_RECORDS SHOWN_
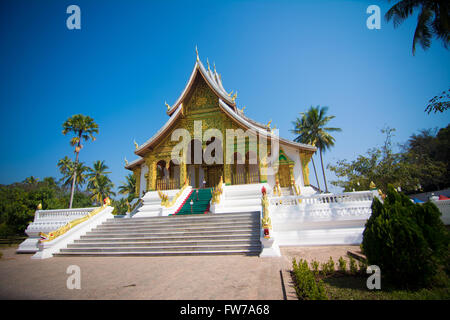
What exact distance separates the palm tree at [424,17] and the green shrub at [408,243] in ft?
44.1

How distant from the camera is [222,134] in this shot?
47.8 feet

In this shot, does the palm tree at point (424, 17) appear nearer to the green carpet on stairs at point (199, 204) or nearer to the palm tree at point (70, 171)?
the green carpet on stairs at point (199, 204)

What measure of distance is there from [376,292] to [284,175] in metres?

_DIRECTIONS_
Please pull out each line above that contains the word "What", treating uppercase and lowercase as different.

_SOLUTION FOR THIS TASK_
What exact distance separates the palm tree at [424,17] and the green shrub at [408,243] in ft?
What measure of distance is there from [376,292] to [284,175] in metres?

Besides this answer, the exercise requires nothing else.